Vendor Consolidation

Economic fears did nothing to curb the growing buying wave of email companies. Intuit acquired Mailchimp for $12 billion, Sinch purchased Pathwire for $925 million, following Pathwire’s purchase of Email on Acid.

MessageBird purchased SparkPost for $600 million and SparkPost had its own pickup of Taxi for Email, while CM Group has merged with Cheetah Digital.

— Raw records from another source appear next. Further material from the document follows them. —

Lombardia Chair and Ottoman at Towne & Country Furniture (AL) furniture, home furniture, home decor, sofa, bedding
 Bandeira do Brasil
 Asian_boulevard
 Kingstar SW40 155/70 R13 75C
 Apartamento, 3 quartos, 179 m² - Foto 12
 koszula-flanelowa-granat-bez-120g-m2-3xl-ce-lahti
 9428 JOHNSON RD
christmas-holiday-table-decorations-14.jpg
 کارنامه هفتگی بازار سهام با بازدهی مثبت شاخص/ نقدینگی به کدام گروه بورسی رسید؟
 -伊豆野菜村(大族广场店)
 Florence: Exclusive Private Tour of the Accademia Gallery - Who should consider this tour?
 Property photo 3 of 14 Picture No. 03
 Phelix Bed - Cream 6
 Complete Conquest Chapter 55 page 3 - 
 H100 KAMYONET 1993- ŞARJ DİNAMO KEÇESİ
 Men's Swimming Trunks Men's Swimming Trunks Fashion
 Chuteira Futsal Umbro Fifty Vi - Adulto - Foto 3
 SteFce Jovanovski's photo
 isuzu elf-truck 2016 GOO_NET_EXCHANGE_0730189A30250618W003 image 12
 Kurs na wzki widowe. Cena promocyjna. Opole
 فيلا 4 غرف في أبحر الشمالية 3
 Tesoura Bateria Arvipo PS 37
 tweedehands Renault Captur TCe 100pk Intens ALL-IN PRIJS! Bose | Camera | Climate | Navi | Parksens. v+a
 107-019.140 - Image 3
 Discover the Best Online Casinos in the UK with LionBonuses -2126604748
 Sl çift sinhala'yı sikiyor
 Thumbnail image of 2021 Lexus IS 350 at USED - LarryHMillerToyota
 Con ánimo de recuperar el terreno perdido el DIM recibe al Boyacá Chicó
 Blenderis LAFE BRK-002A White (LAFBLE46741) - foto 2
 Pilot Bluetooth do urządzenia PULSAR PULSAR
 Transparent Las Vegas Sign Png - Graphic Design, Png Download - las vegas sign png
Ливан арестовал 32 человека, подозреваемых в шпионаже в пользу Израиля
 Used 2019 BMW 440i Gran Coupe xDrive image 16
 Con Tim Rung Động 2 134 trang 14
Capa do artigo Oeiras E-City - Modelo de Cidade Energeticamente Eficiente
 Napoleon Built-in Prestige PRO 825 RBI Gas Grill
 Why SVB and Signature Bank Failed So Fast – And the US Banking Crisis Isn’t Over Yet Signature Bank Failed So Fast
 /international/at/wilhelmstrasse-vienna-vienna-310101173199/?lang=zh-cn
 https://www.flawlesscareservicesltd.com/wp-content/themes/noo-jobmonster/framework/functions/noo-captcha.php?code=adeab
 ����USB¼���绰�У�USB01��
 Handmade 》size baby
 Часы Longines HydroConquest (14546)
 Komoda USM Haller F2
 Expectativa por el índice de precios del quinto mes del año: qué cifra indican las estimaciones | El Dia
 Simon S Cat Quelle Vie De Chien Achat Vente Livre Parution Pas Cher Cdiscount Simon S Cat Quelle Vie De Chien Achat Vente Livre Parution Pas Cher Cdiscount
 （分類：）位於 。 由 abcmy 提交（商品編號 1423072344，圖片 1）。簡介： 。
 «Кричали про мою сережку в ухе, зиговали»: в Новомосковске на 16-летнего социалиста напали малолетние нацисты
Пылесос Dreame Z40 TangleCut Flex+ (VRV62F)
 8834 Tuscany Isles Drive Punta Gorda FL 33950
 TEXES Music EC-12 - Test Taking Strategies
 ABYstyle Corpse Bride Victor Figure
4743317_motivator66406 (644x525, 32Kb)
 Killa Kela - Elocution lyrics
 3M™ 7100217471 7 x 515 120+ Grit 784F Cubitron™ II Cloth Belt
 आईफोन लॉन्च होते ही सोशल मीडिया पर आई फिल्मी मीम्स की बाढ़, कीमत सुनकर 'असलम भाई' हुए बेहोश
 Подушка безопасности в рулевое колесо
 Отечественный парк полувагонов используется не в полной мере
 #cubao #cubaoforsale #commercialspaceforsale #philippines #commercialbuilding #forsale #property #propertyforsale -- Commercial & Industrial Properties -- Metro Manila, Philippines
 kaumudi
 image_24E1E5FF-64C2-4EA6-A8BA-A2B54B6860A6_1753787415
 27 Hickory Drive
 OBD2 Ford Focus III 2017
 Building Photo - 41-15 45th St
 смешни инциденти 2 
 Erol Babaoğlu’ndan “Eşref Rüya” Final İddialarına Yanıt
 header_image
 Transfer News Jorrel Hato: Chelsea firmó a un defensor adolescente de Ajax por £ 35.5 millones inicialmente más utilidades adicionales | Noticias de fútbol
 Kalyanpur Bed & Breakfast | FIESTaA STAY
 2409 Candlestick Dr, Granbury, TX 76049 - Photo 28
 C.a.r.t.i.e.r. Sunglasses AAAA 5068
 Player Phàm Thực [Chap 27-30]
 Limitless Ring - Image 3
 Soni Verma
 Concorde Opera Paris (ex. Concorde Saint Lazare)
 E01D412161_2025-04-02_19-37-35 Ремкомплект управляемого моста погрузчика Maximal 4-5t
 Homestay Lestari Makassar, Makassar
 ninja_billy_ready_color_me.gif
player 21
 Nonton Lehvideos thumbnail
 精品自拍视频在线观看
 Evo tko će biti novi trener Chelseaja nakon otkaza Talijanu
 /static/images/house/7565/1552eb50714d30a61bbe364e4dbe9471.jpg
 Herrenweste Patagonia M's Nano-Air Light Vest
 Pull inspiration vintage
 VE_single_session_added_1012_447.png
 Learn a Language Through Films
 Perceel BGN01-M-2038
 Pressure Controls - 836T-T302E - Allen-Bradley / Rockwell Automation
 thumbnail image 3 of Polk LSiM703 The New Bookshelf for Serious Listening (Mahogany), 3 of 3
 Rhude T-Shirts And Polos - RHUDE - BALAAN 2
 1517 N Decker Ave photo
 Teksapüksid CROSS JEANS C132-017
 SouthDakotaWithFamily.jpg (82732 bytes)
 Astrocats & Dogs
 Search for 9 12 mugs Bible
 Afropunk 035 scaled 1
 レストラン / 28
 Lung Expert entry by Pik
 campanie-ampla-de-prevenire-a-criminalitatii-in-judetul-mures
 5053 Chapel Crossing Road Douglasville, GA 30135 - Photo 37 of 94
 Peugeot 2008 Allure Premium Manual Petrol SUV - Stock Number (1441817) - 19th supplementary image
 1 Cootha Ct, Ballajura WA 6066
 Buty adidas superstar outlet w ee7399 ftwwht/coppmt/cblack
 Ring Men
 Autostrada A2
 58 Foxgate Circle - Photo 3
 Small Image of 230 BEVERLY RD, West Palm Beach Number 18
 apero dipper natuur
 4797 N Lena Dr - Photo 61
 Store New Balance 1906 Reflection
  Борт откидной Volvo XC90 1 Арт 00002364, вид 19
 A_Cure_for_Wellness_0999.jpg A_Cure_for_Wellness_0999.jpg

And in 2020, Validity took on 250ok, to list only one of its buys. Given some of the prices, the lesson for startups in this area is to bootstrap their way up and not take on venture capital, or too much of it. What clients are getting out of all this (besides confusion and a decline in competition) is the combining of multiple services and data reporting in one location. 

A Shift In Employee Work Habits

It’s no isolated event that traffic at Chicago’s Merchandise Mart "L" stop has declined by 73% -- people are simply not working in offices that surround the station. What does this mean for the email business? 

Simply that more people will be working at home. Companies need to train people on “how to communicate in virtual spaces, accommodate different working styles and collaborate across time zones.” In addition, firms need to be “more intentional about how they communicate, coordinate with their employees and establish baseline expectations for a virtual or remote-first workforce.”

Finally, as we have done in the past, we’d like to cite BIMI (Brand Indicators for Message Identification) as one of the big changes in email. But we can’t do it: Litmus reports that only 15% of firms have implemented BIMI, a tool that allows brands to display their logos in DMARC-authenticated emails.